**OBJECTIVE**. Reproduce the lines of the material verbatim, starting at the line containing "Of this set" and ending at the last line of the material, both included.

**DATASET ROWS**.

"""

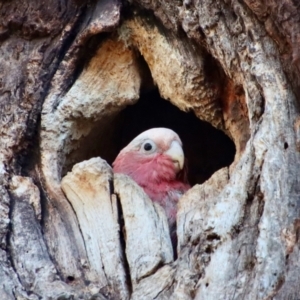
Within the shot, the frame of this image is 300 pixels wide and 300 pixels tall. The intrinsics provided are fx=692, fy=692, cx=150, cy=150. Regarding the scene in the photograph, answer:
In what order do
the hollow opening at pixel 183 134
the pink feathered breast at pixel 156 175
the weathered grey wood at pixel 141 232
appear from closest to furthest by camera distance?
the weathered grey wood at pixel 141 232 → the pink feathered breast at pixel 156 175 → the hollow opening at pixel 183 134

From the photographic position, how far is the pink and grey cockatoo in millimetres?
3912

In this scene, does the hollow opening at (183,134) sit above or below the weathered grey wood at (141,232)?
above

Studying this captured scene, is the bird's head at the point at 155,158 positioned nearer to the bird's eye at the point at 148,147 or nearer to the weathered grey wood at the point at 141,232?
the bird's eye at the point at 148,147

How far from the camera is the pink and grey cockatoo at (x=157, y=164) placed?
3912 mm

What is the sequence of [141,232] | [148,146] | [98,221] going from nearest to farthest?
1. [141,232]
2. [98,221]
3. [148,146]

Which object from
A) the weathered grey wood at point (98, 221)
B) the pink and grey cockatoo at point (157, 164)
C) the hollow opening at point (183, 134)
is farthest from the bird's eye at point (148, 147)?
the weathered grey wood at point (98, 221)

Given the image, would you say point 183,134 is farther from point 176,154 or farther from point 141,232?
point 141,232

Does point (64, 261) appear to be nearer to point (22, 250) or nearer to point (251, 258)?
point (22, 250)

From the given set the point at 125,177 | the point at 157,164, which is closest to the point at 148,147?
the point at 157,164

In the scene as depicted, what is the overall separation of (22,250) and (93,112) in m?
1.02

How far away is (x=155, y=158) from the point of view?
4039 mm

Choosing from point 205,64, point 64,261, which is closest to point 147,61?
point 205,64

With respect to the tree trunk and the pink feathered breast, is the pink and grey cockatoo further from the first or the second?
the tree trunk

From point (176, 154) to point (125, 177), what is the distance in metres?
0.65
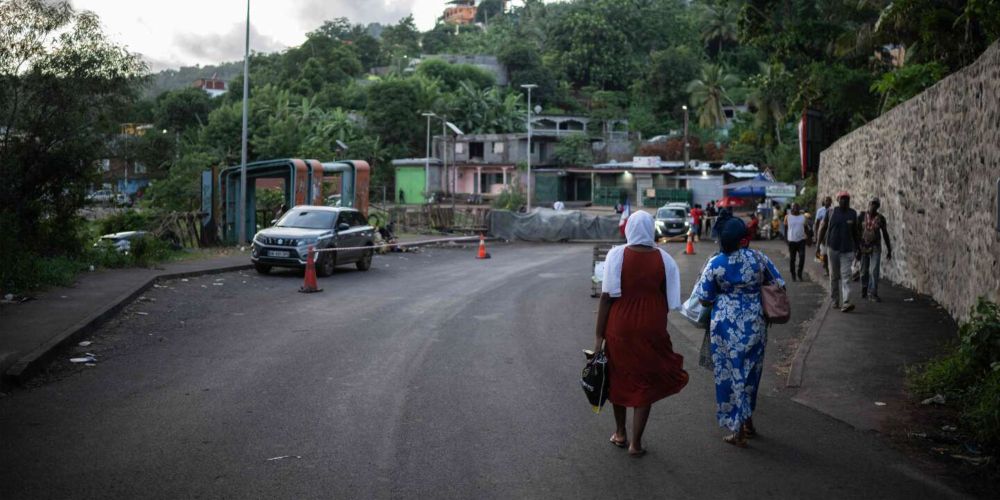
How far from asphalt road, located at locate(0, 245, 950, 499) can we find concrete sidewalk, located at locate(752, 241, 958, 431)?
1.19 feet

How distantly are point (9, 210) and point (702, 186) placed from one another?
51729 millimetres

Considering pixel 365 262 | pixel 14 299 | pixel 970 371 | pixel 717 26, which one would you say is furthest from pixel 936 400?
pixel 717 26

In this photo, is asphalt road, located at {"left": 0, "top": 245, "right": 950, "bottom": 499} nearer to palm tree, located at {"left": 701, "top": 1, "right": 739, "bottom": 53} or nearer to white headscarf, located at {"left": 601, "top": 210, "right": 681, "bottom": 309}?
white headscarf, located at {"left": 601, "top": 210, "right": 681, "bottom": 309}

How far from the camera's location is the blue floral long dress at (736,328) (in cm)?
744

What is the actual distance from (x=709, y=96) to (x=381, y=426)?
77922 millimetres

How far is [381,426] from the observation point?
7793 mm

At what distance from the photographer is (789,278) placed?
2233 centimetres

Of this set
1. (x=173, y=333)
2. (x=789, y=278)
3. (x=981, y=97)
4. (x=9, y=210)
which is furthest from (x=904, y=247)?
(x=9, y=210)

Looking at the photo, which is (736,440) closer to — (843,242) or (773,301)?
(773,301)

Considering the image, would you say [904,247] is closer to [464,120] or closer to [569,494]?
[569,494]

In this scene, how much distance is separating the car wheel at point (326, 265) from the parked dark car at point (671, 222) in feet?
77.9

"""

**RESPONSE TO THE EXERCISE**.
Of this set
1. (x=173, y=333)
2. (x=789, y=278)
3. (x=981, y=97)
4. (x=9, y=210)
which is furthest from (x=904, y=247)?
(x=9, y=210)

Looking at the photo, which is (736,440) closer to — (843,242) or (773,301)?
(773,301)

Considering the image, would you say [904,247] is closer to [464,120] or closer to [569,494]?
[569,494]

In this scene, how much distance is separating the car wheel at point (326, 265) from the parked dark car at point (671, 222) in feet?
77.9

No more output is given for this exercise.